Passage shown:
┌────────
Scientists have warned for years that a warming climate will threaten many of the world’s species. But for one diminutive alpine creature, the threat has already arrived.
The American pika is disappearing from much of its mountain habitat across the western United States, with rising temperatures a driving factor, a new study says. The findings, said lead author Erik A. Beever, a research ecologist with the United States Geological Survey, also point to a much larger problem.
“This is kind of an indication of what’s happening in our mountain ecosystems,” Beever said, pointing out that the rivers that feed the West’s cities have their origins in the pika’s habitat. The findings, published last week in the Journal of Mammalogy, paint a troubling picture.
Beever and 14 colleagues surveyed more than 900 locations across three Western regions—in northern California, the Great Basin and southern Utah—where pikas had been known to live. Their searches, carried out in 2014 and 2015, found that the creature had vanished from locations across each region. In California, pikas had disappeared from 38 percent of the sites. In the Great Basin, which lies between the Rockies and the Sierra Nevada mountains, 44 percent of locations were pika-free. They were unable to find a single one in Zion National Park, in southern Utah, where the animals had been recorded as recently as 2011.
Beever and other researchers have been warning about and chronicling the pika’s decline for more than a decade, but the new work broadened the research across a greater extent of the animal’s range, which stretches from New Mexico to southern Canada and is limited almost exclusively to rocky outcrops high in the mountains. The hamster-like creatures, which are a distant relative of the rabbit, weigh less than eight ounces, but they’re talkative and easy to spot, making them prime subjects for study. Their remote habitat is also relatively undisturbed by human development.
└────────
Stored data entries
┌────────
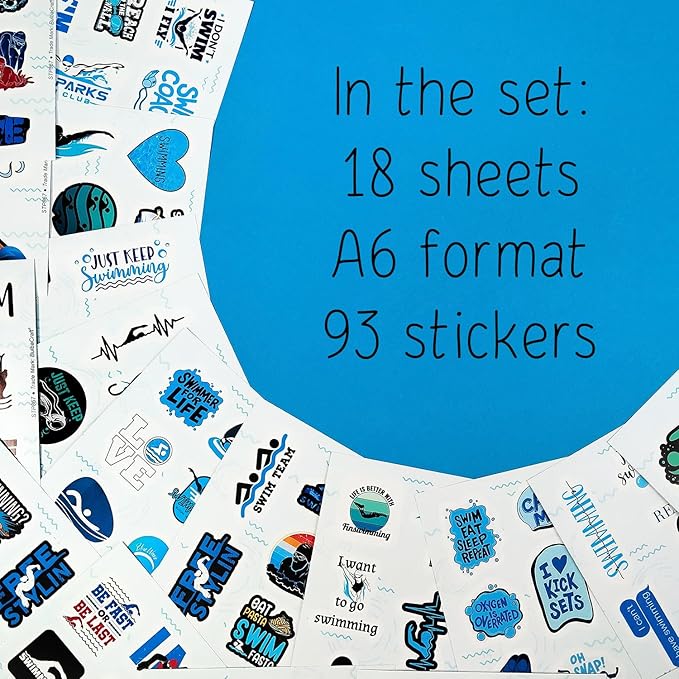 BulbaCraft Adult Swim Stickers, Swimming Stickers, Swimmer Decals, Swimmer Gifts, Swim Party Favors, Gifts for Women & Men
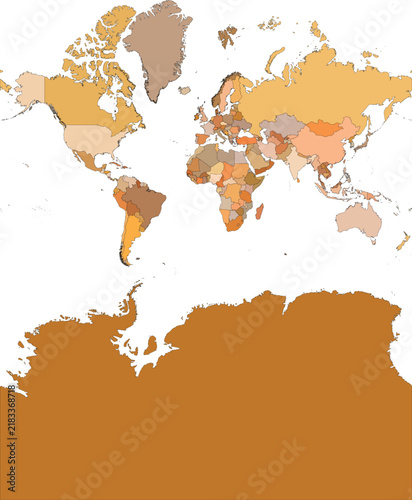 Editable Political World Map Vector Illustration With Named Country Layers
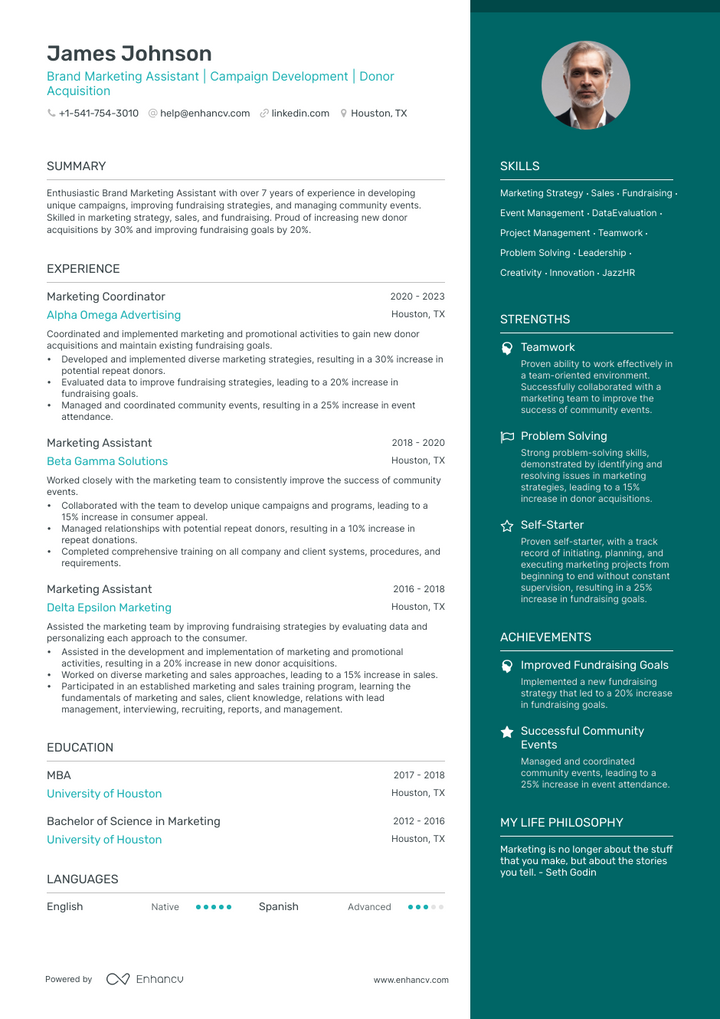 marketing assistant resume example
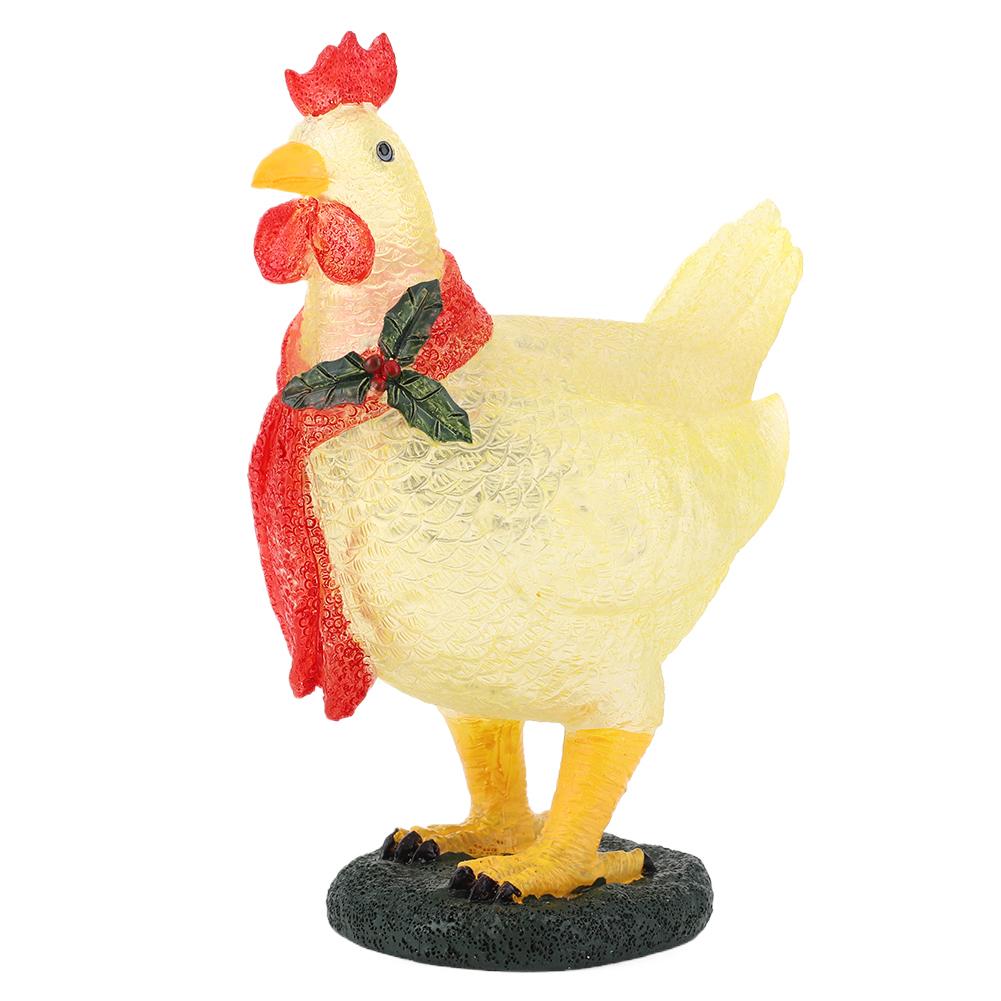

Resin Chicken Statue LED Night Lights Funny Animal Chick Light Home Courtyard Lawn Decoration Ornaments Warm Yellow Solar Lamp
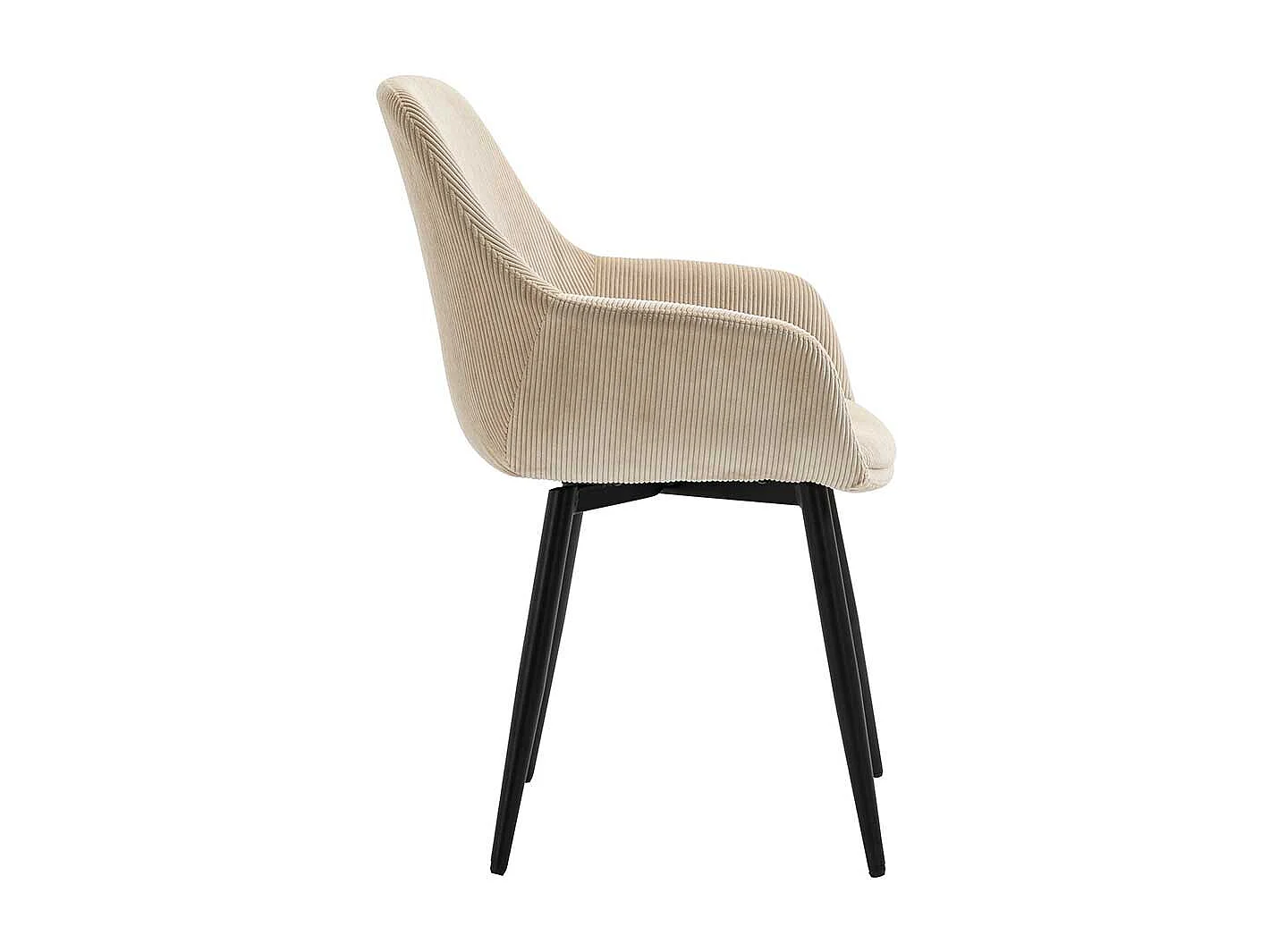 Cord Esstischstühle in Beige schwarzes Metallgestell (2er Set)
└────────
Brief 1:
Retype the entries from the first line through the line containing "marketing assistant resume example", leaving out the picture markers.
Brief 2:
Extend the article about the American pika, starting after its last sentence.
The pika article and the entries have nothing to do with each other.

Task output 1:
 BulbaCraft Adult Swim Stickers, Swimming Stickers, Swimmer Decals, Swimmer Gifts, Swim Party Favors, Gifts for Women & Men
 Editable Political World Map Vector Illustration With Named Country Layers
 marketing assistant resume example

Task output 2:
The pika has been labeled one of the cutest creatures alive. It rubs its cheeks on rocks to mark its territory. It is not, however, well suited for a warming world.
“It has this characteristic of essentially being a big fur ball, which is a really great strategy if you live on the top of a snowy cold mountain and want to stay active in those temperatures,” said Mark C. Urban, who studies the effects of climate change on animals at the University of Connecticut. Urban, who was not involved in the pika research, compared its condition to wearing a fur coat on a hot summer day. “Humans can take off that fur coat, but the American pika can’t.”
Their mountain habitats are like islands in the sky, surrounded by warm, often uncrossable valleys, so they have trouble shifting to new territory. And as climate change pushes warm temperatures farther up mountain slopes, these “sky islands” are becoming smaller and scarcer.
Scientists had long theorized that creatures in isolated ecosystems would be among the most vulnerable to climate change, Urban said, and that they’d decline at a faster rate than other species. The new study solidifies the theory, he said.
“The pika serves as an early warning for other species,” Urban said.
Despite these threats, the Obama administration in 2010 rejected a bid to add the American pika to the endangered species list, though the animal is up for consideration again.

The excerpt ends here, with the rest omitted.